How to setup Data Manager (old) - stonezhong/DataManager GitHub Wiki

Background

This article captures the steps I setup DataManager at my home. However, it can be a reference for anyone who want to install Data Manager.

Home Environment Brief

Home dev environment

Highlights:

  • All my test software is installed in a docker swarm environment

  • A container "gw" acting as "ssh jumper", so you can ssh to container inside the docker swarm overlay network

  • nginx is installed in "gw", service inside the docker swarm overlay network can be exposed through it

  • I can config the router for "port forwarding" to expose service at home

  • My DSL modem has static IP address, the IP address has been registered with the following domain name:

    demo.dmbricks.com demo2.dmbricks.com

Spark Cluster

I have Apache Spark cluster installed. Here are the highlights:

  • livy service is exposed at 10.0.0.18:60008 Here is the nginx config for it:
    server {
        # hadoop Livy API
        listen 60008;
        proxy_pass spnode1:8998;
    }
  • spnode1 is a node in spark cluster acting as bridge

Before you setup Data Manager

  • You MUST have a devbox with python3 and node installed
    • I am using Ubuntu 18.04 as my devbox
    • I have Python 3.6.9
    • I have node v10.16.3
  • You MUST have a MySQL instance setup, data manager and airflow will use your MySQL instance to store the metadata.
  • You need to have a MySQL client, I am using MySQL Workbench as client.
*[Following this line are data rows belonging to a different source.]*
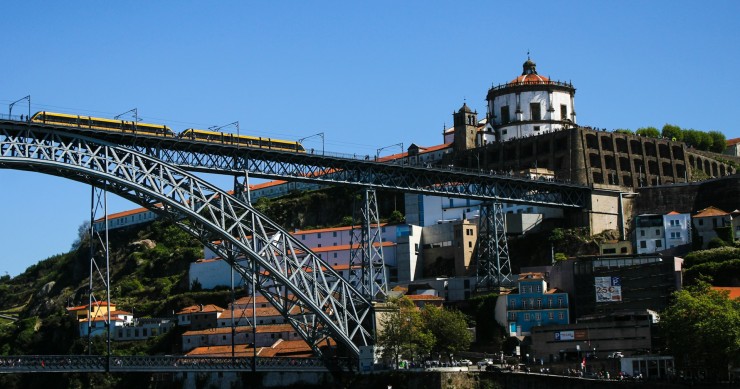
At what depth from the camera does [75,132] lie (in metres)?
71.1

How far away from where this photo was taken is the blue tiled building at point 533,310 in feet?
287

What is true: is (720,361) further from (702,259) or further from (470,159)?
(470,159)

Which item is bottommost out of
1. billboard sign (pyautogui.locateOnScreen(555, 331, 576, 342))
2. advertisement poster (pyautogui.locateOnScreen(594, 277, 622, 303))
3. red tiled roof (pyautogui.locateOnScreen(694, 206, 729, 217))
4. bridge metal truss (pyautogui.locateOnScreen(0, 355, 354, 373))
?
bridge metal truss (pyautogui.locateOnScreen(0, 355, 354, 373))

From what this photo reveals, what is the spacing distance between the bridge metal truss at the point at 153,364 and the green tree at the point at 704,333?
2027 centimetres

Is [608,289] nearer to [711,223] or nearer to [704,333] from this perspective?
[704,333]

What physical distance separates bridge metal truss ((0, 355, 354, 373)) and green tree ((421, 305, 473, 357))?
7.55m

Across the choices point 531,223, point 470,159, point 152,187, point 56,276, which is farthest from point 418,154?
point 152,187

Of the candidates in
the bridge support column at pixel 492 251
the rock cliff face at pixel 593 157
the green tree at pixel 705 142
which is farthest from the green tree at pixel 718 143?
the bridge support column at pixel 492 251

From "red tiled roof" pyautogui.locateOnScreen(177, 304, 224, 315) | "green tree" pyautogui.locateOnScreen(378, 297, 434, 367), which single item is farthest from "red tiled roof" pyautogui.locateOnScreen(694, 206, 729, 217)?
"red tiled roof" pyautogui.locateOnScreen(177, 304, 224, 315)

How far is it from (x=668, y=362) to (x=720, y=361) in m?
4.98

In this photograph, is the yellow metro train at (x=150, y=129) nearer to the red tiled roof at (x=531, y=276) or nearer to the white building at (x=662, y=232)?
the red tiled roof at (x=531, y=276)

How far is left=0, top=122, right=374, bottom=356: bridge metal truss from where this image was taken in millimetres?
A: 69125

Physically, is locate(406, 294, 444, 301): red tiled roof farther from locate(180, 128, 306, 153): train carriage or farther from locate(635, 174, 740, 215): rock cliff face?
locate(635, 174, 740, 215): rock cliff face

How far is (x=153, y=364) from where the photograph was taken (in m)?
79.2
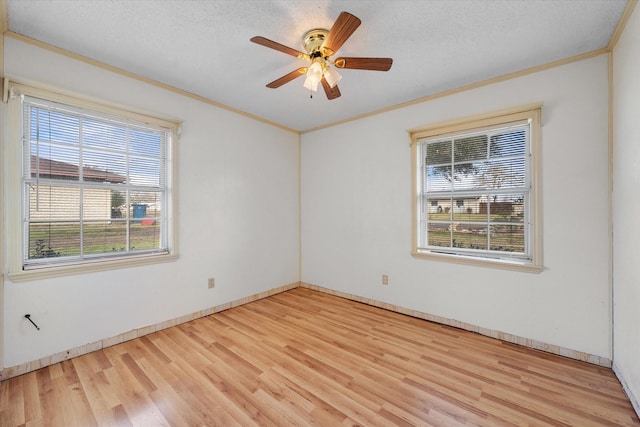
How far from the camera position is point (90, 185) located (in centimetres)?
235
Step 1: create a docker container

# lab04 is my docker host machine name
# home is a docker swarm overlay network

ssh lab04
docker run \
    --privileged -d \
    -h dmdemo \
    --name dmdemo \
    --network home \
    -v /mnt/DATA_DISK/docker/containers/dmdemo:/mnt/DATA_DISK \
    stonezhong/centos_python3

Now let's update the OS:

docker exec -it dmdemo bash
yum update
^D
docker stop dmdemo
docker start dmdemo

Install some yum packages:

docker exec -it dmdemo bash
yum install tmux mysql-devel graphviz

Then, let's set root password:

docker exec -it dmdemo bash
passwd
New password: <Enter your root password here>
CTRL-D

update ~/.ssh/config on dmdemo so you can ssh to the apache spark bridge host without password, here is what I have:

Host spnode1
    HostName spnode1
    User root
    IdentityFile ~/.ssh/home

Let's verify it by running ssh spnode1 and make sure we can successfully connect to it from dmdemo.

step 2: config ssh

The purpose is, from your devbox, you should be able to ssh to the target machine (here is dmdemo) without entering password.
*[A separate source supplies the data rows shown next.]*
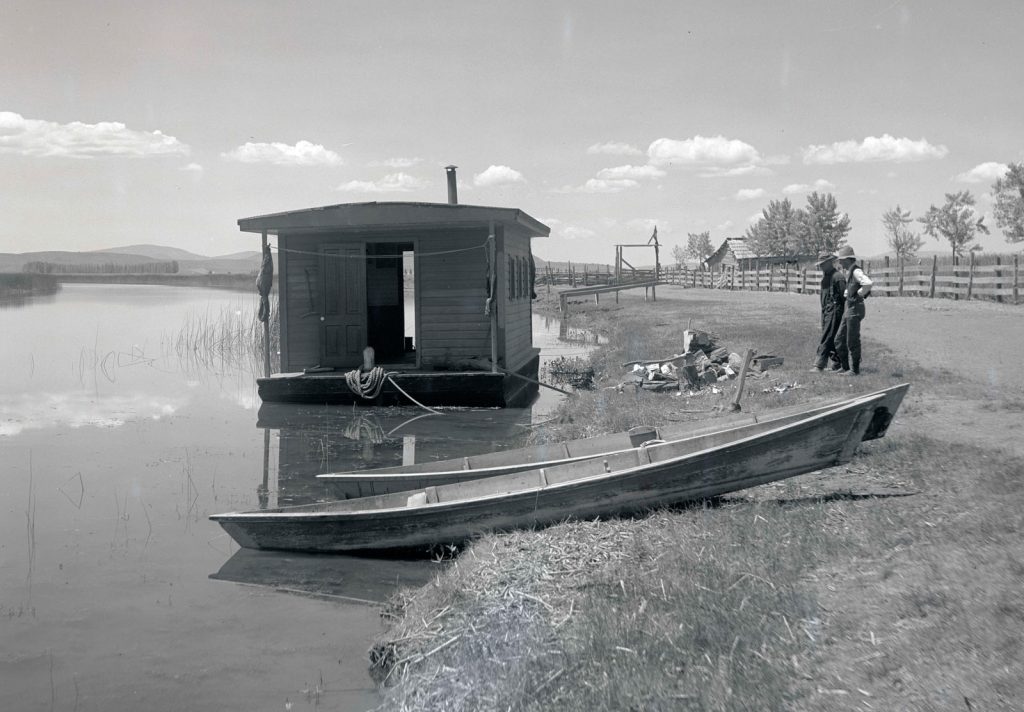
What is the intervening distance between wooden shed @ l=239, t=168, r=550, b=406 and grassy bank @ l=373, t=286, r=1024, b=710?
26.6ft

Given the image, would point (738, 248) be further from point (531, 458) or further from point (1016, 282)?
point (531, 458)

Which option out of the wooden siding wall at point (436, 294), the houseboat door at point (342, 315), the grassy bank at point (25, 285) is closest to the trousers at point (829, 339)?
the wooden siding wall at point (436, 294)

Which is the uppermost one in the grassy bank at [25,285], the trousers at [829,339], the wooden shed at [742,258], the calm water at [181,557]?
the wooden shed at [742,258]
Since the devbox has no direct access to the docker swarm network, it has to go through a gatwway, so I have the following setting in my ~/.ssh/config file:

Host gw
    HostName 10.0.0.18
    Port 60000
    User root
    IdentityFile /mnt/DATA_DISK/ssh/keys/local/home

Host dmdemo
    User root
    ProxyCommand ssh gw -W dmdemo:22

Then do ssh dmdemo, you will be prompted for password.

Now let's copy the ssh key to it:

ssh-copy-id -i /mnt/DATA_DISK/ssh/keys/local/home dmdemo

Then update the ~/.ssh/config, change the dmdemo entry to:

Host dmdemo
    User root
    ProxyCommand ssh gw -W dmdemo:22
    IdentityFile /mnt/DATA_DISK/ssh/keys/local/home

Then you should be able to ssh to it without password as root.

Step 3: Initialize Mordor

We use mordor as our deployment tool. on dev machine, first, create a virtual environment

mkdir ~/.venvs/mordor
python3 -m venv ~/.venvs/mordor
source ~/.venvs/mordor/bin/activate
pip install pip setuptools --upgrade
pip install wheel
pip install mordor

# in the future, you can enter this virtual environment by "source ~/.venvs/mordor/bin/activate"
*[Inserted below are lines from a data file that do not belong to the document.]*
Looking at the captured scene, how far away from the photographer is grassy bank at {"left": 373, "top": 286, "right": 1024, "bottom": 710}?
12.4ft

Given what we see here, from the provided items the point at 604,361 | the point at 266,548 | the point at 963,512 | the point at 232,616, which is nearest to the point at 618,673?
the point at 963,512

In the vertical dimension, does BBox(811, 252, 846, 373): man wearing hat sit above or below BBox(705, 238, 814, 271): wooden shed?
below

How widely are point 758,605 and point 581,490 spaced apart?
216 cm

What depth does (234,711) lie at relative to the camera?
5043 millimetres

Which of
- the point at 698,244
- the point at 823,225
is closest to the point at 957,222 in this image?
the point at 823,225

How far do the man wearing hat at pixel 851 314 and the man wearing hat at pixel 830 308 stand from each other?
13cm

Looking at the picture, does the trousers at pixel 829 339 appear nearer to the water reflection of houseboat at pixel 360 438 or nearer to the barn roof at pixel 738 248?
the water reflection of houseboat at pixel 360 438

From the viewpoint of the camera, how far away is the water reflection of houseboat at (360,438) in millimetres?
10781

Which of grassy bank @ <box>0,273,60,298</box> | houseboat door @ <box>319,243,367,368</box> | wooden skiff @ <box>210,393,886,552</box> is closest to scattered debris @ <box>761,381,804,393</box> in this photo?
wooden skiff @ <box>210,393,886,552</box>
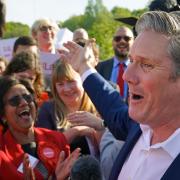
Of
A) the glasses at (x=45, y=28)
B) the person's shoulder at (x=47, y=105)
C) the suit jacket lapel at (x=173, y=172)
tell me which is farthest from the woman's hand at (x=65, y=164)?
the glasses at (x=45, y=28)

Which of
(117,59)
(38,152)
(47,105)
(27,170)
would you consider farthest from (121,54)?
(27,170)

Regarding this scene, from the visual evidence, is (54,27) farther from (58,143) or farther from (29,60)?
(58,143)

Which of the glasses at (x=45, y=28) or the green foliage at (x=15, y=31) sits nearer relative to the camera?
the glasses at (x=45, y=28)

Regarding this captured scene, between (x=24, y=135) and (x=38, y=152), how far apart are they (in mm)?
189

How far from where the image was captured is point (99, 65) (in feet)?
22.4

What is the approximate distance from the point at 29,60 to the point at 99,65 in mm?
2049

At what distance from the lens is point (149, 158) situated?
84.8 inches

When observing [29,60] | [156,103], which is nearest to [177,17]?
[156,103]

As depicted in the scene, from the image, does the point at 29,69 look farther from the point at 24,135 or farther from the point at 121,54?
the point at 121,54

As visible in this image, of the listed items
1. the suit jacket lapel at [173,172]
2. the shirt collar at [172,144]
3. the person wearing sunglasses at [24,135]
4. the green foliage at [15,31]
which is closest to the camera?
the suit jacket lapel at [173,172]

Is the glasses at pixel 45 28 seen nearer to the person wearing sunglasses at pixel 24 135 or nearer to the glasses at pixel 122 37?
the glasses at pixel 122 37

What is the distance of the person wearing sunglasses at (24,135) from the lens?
10.9ft

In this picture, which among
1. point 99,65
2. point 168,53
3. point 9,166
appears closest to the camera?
point 168,53

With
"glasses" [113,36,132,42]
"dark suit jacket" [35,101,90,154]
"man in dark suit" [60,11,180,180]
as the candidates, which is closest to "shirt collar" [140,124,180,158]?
"man in dark suit" [60,11,180,180]
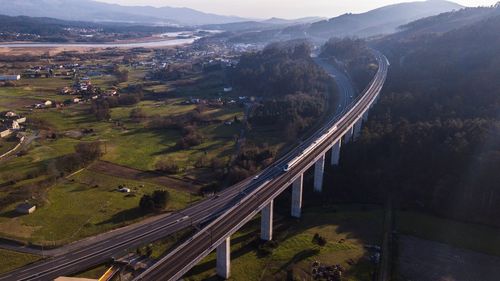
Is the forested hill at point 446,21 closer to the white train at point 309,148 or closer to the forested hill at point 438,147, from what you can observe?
the forested hill at point 438,147

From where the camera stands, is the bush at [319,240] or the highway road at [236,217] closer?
the highway road at [236,217]

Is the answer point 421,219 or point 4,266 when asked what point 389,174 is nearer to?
point 421,219

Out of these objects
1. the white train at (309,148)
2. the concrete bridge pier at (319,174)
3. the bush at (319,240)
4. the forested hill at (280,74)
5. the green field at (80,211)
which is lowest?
the bush at (319,240)

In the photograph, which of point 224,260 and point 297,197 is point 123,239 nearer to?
point 224,260

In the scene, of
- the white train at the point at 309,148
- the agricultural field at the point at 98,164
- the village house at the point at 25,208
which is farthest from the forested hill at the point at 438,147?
the village house at the point at 25,208

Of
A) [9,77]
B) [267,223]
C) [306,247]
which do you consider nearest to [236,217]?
[267,223]

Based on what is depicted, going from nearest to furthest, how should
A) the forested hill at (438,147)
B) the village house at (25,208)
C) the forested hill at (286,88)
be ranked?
the village house at (25,208) < the forested hill at (438,147) < the forested hill at (286,88)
Mordor requires you to have the following directory structure on your devbox:

~/.mordor
    |
    +-- config.json
    |
    +-- configs
            |
            + dm/prod

here is my ~/.mordor/config.json file, note, /home/stonezhong/DATA_DISK/projects/DataManager is the directory where I checkout the source code from git repo.

{
    "hosts": {
        "dmdemo": {
            "ssh_host"  : "dmdemo",
            "env_home"  : "/mnt/DATA_DISK/mordor",
            "virtualenv": "/usr/bin/virtualenv",
            "python3"   : "/usr/bin/python3"
        }
    },
    "applications": {
        "dm_prod": {
            "stage"       : "prod",
            "name"        : "dm",
            "home_dir"    : "/home/stonezhong/DATA_DISK/projects/DataManager/server",
            "deploy_to"   : [ "dmdemo" ],
            "use_python3" : true,
            "config"      : {
                "db.json": "copy",
                "django.json": "copy",
                "scheduler.json": "copy",
                "logging.json": "copy",
                "dc_config.json": "copy"
            }
        }
    }
}

Now, run mordor -a init-host --host-name dmdemo to initialize the host dmdemo for mordor.

Step 4: Build and deploy

First, let's checkout the source code,

git clone https://github.com/stonezhong/DataManager.git

Then, let's create a python virtual environment:

mkdir ~/.venvs/dmbuild
python3 -m venv ~/.venvs/dmbuild
source ~/.venvs/dmbuild/bin/activate
pip install pip setuptools --upgrade
pip install wheel
pip install libsass==0.20.1

To build, you can:

source ~/.venvs/dmbuild/bin/activate
cd server
DM_STAGE=beta ./build.sh

Step 5: Deploy

You can run the following:

source ~/.venvs/mordor/bin/activate
mordor -a stage -p dm --stage prod  --update-venv T

In the future, you normally can do mordor -a stage -p dm --stage prod --update-venv F for subsequent deployment unless you change the package dependency.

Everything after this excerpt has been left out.